Rosmarie Waldrop vit depuis de longues années à Providence, capitale du Rhode Island, en Nouvelle Angleterre. Un jour, elle lit A Key into the Language of America, de Roger Williams, publié en 1643, et c’est à partir de ce livre qu’elle va écrire le sien, empruntant
à Williams le titre, la division en chapitres et de nombreuses citations.

Pourquoi cet intérêt? Roger Williams est un dissident de la colonie du Massachusetts
qui, par ses opinions, remet en cause la domination des Indiens par les Puritains. Il conteste en particulier le droit que s’arrogent les colons de s’approprier les terres indiennes. Menacé, Williams finit par s’enfuir et achète aux Narragansett les terrains sur lesquels il fonde la ville de Providence. Il aime les Indiens, les fréquente, les observe, apprend leur langue. A Key into the Language of America se présente comme un manuel à l’usage des Européens d’Amérique, et c’est aussi la première étude d’une langue indienne jamais publiée en anglais.

Extraits de données
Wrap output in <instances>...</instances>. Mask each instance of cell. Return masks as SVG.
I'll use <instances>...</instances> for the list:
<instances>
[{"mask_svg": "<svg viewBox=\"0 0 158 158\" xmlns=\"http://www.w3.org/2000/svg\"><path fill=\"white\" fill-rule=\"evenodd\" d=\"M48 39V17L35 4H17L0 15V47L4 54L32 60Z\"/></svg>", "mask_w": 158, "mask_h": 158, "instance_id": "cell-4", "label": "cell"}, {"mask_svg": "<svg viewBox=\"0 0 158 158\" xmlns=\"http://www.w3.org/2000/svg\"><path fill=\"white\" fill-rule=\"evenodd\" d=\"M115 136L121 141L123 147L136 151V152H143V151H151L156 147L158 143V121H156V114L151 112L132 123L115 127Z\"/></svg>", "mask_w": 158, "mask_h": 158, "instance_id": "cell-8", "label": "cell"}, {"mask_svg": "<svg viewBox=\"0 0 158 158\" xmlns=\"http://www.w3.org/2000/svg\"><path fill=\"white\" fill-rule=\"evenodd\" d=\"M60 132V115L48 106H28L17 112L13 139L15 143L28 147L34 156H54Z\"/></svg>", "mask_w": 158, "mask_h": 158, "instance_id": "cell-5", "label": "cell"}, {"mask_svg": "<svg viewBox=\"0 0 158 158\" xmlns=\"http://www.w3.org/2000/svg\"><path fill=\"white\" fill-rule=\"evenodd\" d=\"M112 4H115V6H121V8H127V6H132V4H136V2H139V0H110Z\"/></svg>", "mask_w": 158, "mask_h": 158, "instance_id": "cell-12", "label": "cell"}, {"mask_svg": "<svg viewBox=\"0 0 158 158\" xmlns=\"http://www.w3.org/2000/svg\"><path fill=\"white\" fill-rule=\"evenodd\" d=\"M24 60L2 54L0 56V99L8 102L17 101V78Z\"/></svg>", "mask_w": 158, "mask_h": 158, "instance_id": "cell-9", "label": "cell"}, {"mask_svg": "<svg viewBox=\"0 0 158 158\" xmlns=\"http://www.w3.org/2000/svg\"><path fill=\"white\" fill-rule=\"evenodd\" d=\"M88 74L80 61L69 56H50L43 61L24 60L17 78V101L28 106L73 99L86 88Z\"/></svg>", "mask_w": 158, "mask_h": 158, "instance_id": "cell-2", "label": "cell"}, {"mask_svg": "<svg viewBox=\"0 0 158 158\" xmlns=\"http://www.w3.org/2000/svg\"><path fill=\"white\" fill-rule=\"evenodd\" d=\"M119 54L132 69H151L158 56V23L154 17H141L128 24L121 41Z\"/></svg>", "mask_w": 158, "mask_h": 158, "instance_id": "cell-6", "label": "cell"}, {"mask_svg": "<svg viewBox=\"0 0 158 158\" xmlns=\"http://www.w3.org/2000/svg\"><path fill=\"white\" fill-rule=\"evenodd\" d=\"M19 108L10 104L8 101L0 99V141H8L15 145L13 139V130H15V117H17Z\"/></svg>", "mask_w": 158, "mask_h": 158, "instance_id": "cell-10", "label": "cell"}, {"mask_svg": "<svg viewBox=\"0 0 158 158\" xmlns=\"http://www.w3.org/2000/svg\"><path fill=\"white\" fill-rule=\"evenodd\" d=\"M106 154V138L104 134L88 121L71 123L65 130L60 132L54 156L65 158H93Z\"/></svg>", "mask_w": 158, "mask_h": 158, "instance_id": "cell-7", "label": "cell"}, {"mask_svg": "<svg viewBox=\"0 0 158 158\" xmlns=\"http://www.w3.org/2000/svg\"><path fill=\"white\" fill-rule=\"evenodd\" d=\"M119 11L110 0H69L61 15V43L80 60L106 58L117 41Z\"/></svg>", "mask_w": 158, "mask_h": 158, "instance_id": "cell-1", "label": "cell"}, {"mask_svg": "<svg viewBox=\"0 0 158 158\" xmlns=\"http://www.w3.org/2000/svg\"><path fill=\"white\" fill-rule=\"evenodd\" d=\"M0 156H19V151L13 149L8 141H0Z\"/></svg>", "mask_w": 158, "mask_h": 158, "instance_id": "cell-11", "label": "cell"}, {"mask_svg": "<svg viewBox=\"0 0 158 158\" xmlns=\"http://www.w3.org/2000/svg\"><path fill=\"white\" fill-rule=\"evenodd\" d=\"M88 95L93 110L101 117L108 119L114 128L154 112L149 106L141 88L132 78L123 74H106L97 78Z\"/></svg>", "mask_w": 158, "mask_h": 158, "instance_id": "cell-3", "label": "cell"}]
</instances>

▶ [Tâche 1]: Selon le texte fourni, quels éléments Rosmarie Waldrop emprunte-t-elle à Roger Williams pour écrire son livre ? Donnez-les tous.
▶ [Tâche 2]: Poursuivez le texte sur Rosmarie Waldrop et Roger Williams après sa dernière phrase.

▶ [Réponse attendue 1]: Le titre, la division en chapitres et de nombreuses citations.

▶ [Réponse attendue 2]:
Rosmarie Waldrop, depuis plusieurs années, ne cesse d’étendre les possibilités du poème en prose, jouant sur la disjonction par le fragment, le collage, la juxtaposition, creusant
e texte par ce qu’on pourrait appeler des phrases-valises. Elle aime citer Pound, qui définit ainsi l’idée de la forme: «un centre autour duquel, pas une boîte dans laquelle». Une poésie formaliste, qui n’exclut pas l’élan, l’intime ou l’humour.